Solar Energy has many challenges and disadvantages preventing its widespread use and implementation. Current silicon solar panel technology is still more expensive than coal and oil. The need for alternative energy sources has driven research for high efficiency and low-cost solar cells. The previous electron transport material (ETL) is TiO2, which needs high processing temperature (~400°C), which limits many applications using flexible substrates. Tin oxide layer can be processed at low temperatures (<200°C). It is promising for applications for flexible substrates.
My research is focused on perovskite solar cells utilizing tin oxide nanoparticle as ETL. Tin oxide layer was spin coated and annealed in order to create a conductive electron transport material.
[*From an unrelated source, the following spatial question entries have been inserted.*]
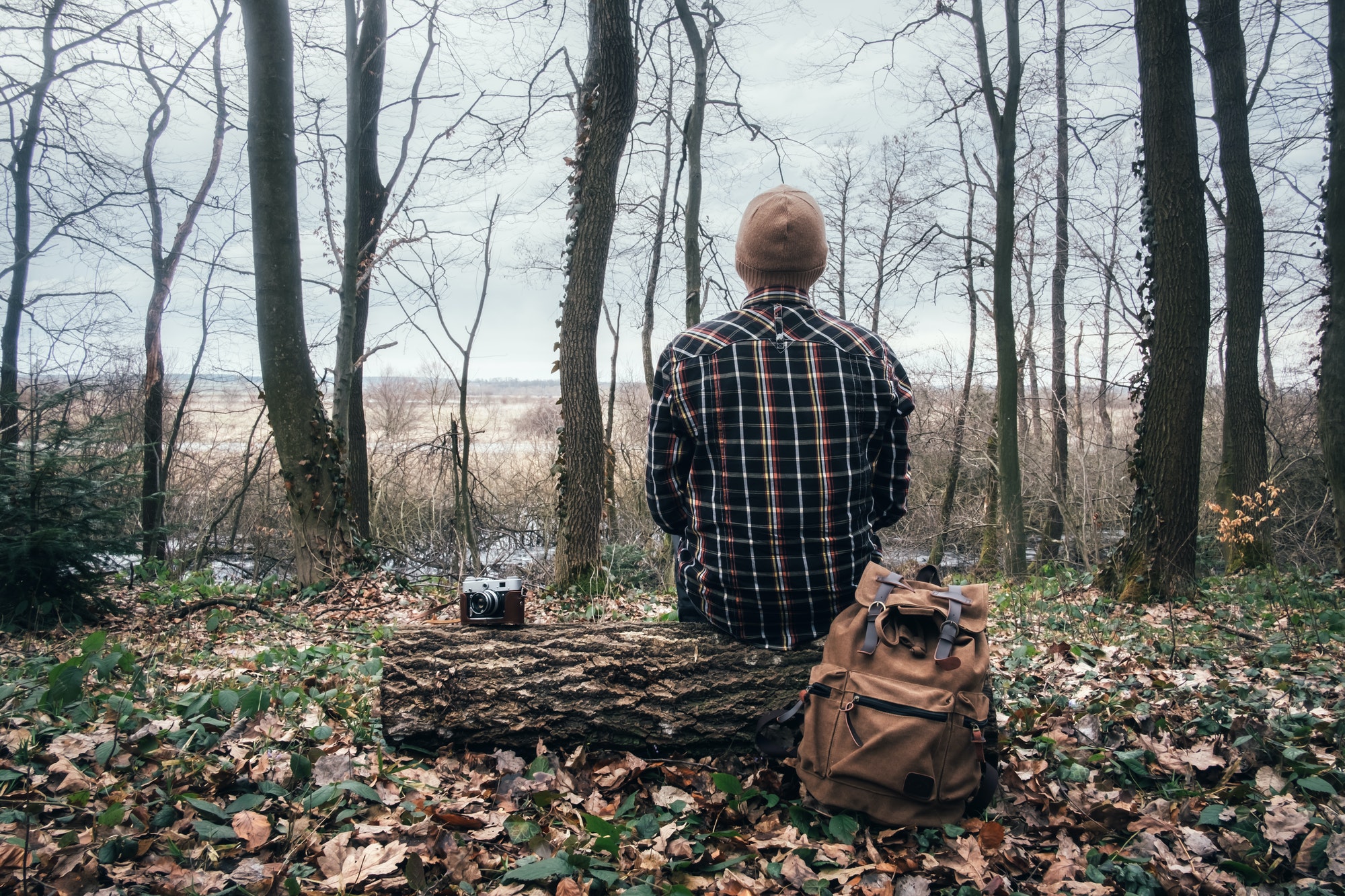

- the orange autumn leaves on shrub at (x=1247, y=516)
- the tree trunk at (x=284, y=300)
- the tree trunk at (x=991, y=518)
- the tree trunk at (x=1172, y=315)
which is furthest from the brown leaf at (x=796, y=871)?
the tree trunk at (x=991, y=518)

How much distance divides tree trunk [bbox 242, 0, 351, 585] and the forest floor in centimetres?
362

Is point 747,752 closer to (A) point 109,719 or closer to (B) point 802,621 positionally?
(B) point 802,621

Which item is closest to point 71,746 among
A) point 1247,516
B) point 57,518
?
point 57,518

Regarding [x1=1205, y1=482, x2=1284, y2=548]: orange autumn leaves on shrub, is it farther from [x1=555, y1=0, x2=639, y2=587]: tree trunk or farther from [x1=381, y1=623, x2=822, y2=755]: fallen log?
[x1=381, y1=623, x2=822, y2=755]: fallen log

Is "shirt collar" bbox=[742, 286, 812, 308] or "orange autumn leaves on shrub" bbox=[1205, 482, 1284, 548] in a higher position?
"shirt collar" bbox=[742, 286, 812, 308]

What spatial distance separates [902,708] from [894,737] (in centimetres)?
9

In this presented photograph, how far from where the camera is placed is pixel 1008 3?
11.2m

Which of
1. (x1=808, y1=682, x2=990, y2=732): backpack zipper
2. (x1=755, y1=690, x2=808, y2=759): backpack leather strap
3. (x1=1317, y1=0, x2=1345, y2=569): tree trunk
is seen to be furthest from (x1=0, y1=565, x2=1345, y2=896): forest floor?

In this study, we will compare two precursor materials: SnCl4 nanoparticles in ethanol solution and SnO2 nanoparticles in aqueous solution. We found that the ETL using SnCl4 nanoparticles results in much poorer performance of solar cells with a power conversion efficiency (PCE) of 12.32% (Figure 1) and the ETL using SnO2 nanoparticles results in much better solar cells with PCE of approximately 18.13% (Figure 2). Therefore, SnO2 nanoparticle is a promising ETL material for high efficiency perovskite solar cells.
a)b)
Figure 1: a) I-V curves of a solar cell with SnO2 ETL using SnCl4 precursor. Poor performance (12% PCE) and large hysteresis observed. b) I-V curves of a solar cell with SnO2 ELT using SnO2 nanoparticle precursor. Lower hysteresis and higher PCE (18%) observed.